The Colonist article of the same date states: “On its north side an old markings similar to a Papal Cross which has a vertical and three horizontal bars. The tree is obviously old enough to be the one described by Quimper.”

Unfortunately, the Quimper tree story seems to end as fast as it started. Sources indicate that the forestry department would be called in to evaluate the tree but the department does not appear to have any record of such a request. The confirmation of the find does not seem to be available. It is believed that the bottle was never found.

Again searching the provincial archive files, I have found a number of letters sent out to various religious authorities including the Vatican Headquarter in Rome. These ask whether Quimper would have had the authority to use a Papal Cross over the normal cross. However these same files do not contain responding correspondence to initial enquiries.

Going back now to 1790, Quimper’s journal of July 18 explains why the cross that he planted was never found. His explanation may also cover the missing bottle. It states: “At six I sent the longboat with the second pilot to see if the cross which had been put up when possession was taken in this roadstead had fallen down or had been carried away by the Indians as it was not to be seen. He returned shortly and said that the Indians had taken it up and carried it away.”

During the beginning of July, Quimper spent several days charting the U.S. side of the Strait.

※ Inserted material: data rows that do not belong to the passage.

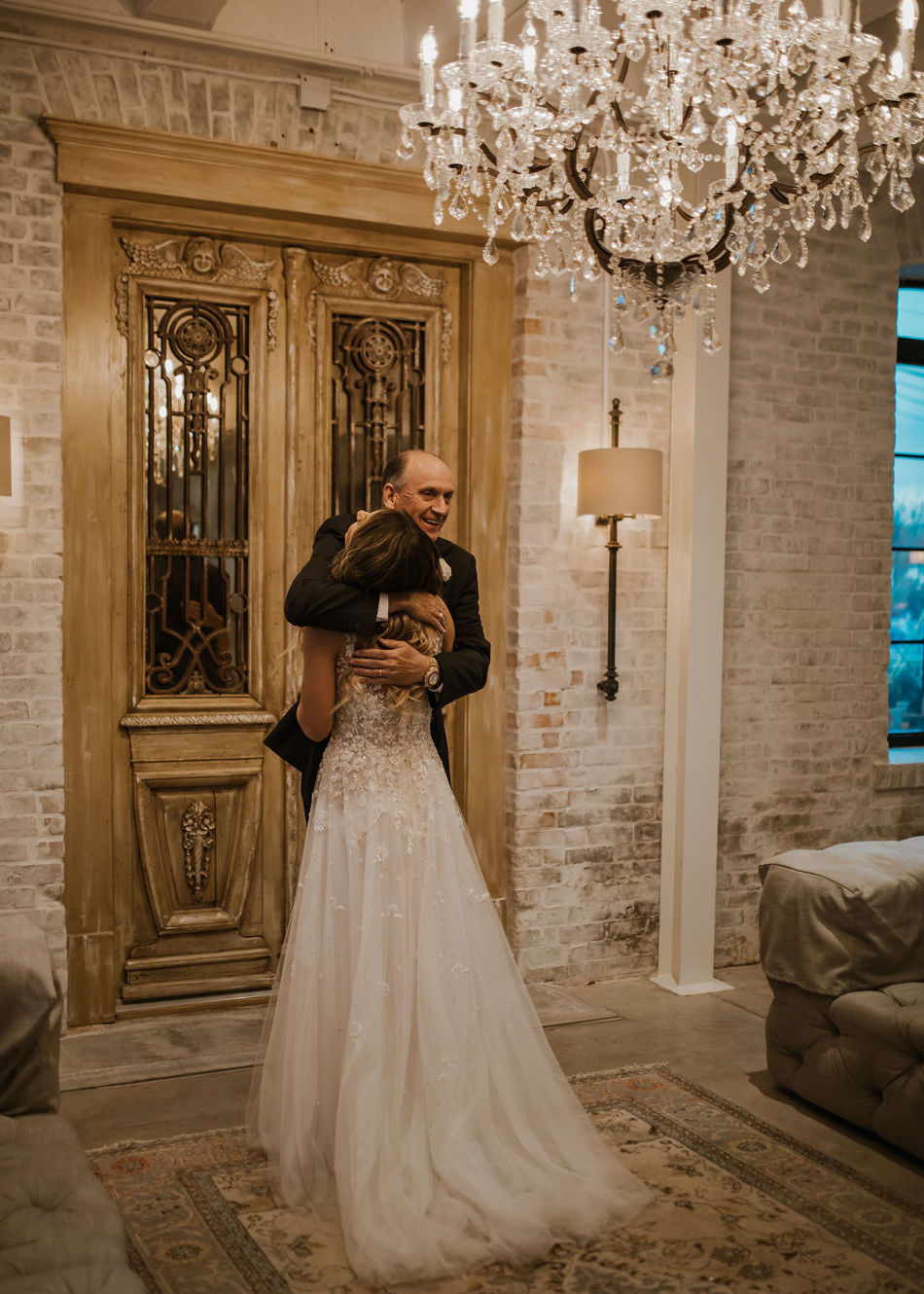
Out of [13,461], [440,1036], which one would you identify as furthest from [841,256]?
[440,1036]

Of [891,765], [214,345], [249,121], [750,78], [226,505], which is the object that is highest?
[249,121]

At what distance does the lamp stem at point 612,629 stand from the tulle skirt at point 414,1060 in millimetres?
1822

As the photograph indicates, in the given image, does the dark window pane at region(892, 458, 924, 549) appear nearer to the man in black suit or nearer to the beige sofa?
the man in black suit

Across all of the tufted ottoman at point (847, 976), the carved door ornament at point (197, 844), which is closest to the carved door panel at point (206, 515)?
the carved door ornament at point (197, 844)

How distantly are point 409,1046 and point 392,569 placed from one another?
111 cm

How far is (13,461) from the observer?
12.9 ft

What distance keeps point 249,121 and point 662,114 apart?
196cm

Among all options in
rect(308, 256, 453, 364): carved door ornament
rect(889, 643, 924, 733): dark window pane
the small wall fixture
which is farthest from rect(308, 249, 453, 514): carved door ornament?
rect(889, 643, 924, 733): dark window pane

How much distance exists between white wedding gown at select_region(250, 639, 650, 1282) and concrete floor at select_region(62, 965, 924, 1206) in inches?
24.4

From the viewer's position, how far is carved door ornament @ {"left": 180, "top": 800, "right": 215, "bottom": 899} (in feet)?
14.5

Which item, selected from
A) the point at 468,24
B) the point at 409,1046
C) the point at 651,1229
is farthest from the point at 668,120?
the point at 651,1229

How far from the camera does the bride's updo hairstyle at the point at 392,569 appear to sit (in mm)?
2820

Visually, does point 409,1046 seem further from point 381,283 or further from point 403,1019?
point 381,283

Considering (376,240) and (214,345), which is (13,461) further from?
(376,240)
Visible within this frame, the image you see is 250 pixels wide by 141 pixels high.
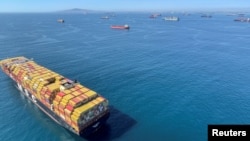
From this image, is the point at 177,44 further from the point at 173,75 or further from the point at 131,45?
the point at 173,75

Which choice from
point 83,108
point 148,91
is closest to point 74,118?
point 83,108

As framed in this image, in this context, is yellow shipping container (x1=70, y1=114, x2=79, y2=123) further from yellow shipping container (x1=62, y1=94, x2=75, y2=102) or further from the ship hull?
yellow shipping container (x1=62, y1=94, x2=75, y2=102)

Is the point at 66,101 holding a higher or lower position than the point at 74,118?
higher

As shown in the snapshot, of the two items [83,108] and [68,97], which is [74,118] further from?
[68,97]

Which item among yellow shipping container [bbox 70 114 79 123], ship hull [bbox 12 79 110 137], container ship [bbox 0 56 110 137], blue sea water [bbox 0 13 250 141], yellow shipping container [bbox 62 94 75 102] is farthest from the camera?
blue sea water [bbox 0 13 250 141]

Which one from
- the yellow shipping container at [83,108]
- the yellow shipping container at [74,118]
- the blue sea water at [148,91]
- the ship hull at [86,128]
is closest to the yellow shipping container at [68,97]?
the yellow shipping container at [83,108]

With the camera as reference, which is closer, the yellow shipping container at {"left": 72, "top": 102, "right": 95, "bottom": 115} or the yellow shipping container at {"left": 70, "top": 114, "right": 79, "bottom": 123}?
the yellow shipping container at {"left": 70, "top": 114, "right": 79, "bottom": 123}

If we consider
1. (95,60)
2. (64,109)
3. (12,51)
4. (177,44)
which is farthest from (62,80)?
(177,44)

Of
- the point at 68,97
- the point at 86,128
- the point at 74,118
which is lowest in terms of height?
the point at 86,128

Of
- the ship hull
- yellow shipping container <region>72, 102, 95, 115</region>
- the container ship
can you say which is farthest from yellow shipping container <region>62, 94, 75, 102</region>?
the ship hull

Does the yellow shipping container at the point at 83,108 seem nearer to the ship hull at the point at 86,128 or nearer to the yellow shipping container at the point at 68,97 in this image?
the ship hull at the point at 86,128
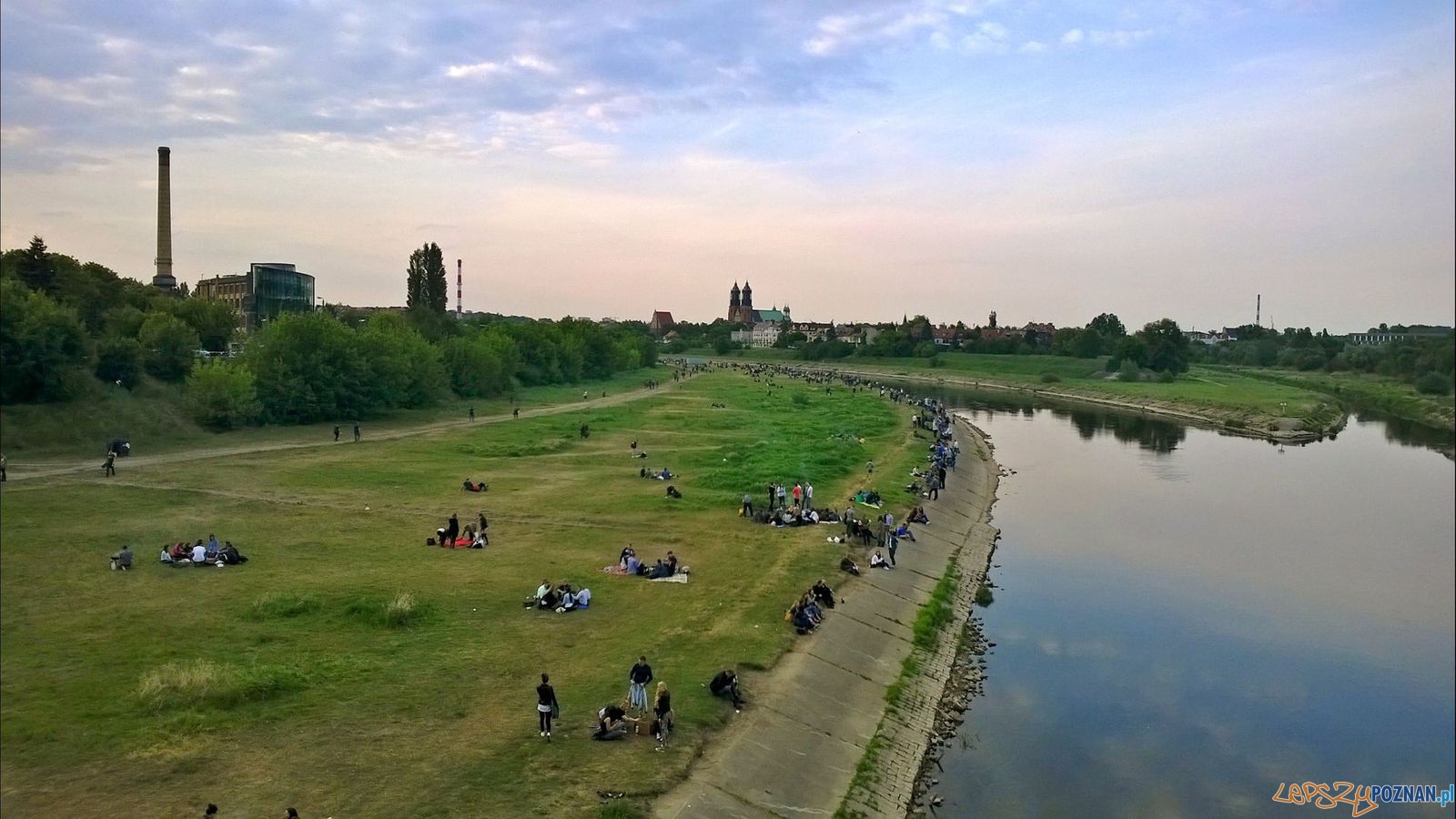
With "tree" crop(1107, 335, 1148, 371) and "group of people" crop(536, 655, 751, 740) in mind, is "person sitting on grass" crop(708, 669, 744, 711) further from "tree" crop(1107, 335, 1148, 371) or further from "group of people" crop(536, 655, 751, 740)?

On the 19th, he was again on the north side and in fact sailed into the Esquimalt harbour. On the 20th, he named it Puerto de Cordova.

Between June 28 and July 22, Quimper’s journal mentions at least 18 contacts with the Indians. He tells of meeting and trading along our coast as well as along the south coast of Juan de Fuca.

The only reference made to the Indians at the Albert Head area was, as previously mentioned, on July 18. On this date Quimper refers to Albert Head as “the Punto de San Miguel.”

During these contacts he refers to trading on one occasion with “as many as eight canoes, with from 15 to 20 Indians in each.” This was probably on the American side. While in the Pedder Bay area on June 29, he mentions, trading with seven canoes.

For trade, he offered pieces of iron cask hoops, beads, and pieces of the “King’s” copper. In return he received “delicious, and abundant fish” including flounder, ray fish, salmon, sea bass, dogfish and crabs. Other exchanges included venison, duck, salmon berries, seeds, bear, buffalo, deer and utter skins, baskets and reed mats of various types.

Describing Juan de Fuca Strait he mentions: “buffalo, stags, deer, wild goats, bears, leopards, foxes, hares and rabbits feed on the luxuriant pastures and uncommonly large partridge, quail and other unknown kinds of little birds and their seeds.”

In the Sooke area he mentions that the Indians number about 500 and live off the seeds. He goes on to say: “They steal and pretend to be friendly. They are lazy and therefore do not make a practice of fishing or hunting.”

Describing the Indian on the U.S. side, he is even more harsh. He states that they “recognize no superior chief and carry on continuous warfare with those on the north side, thus accounting for the fact that the beaches are strewn with the harpooned heads of their enemies.”

In the Neah Bay area he estimates there were about 1,000 Indians.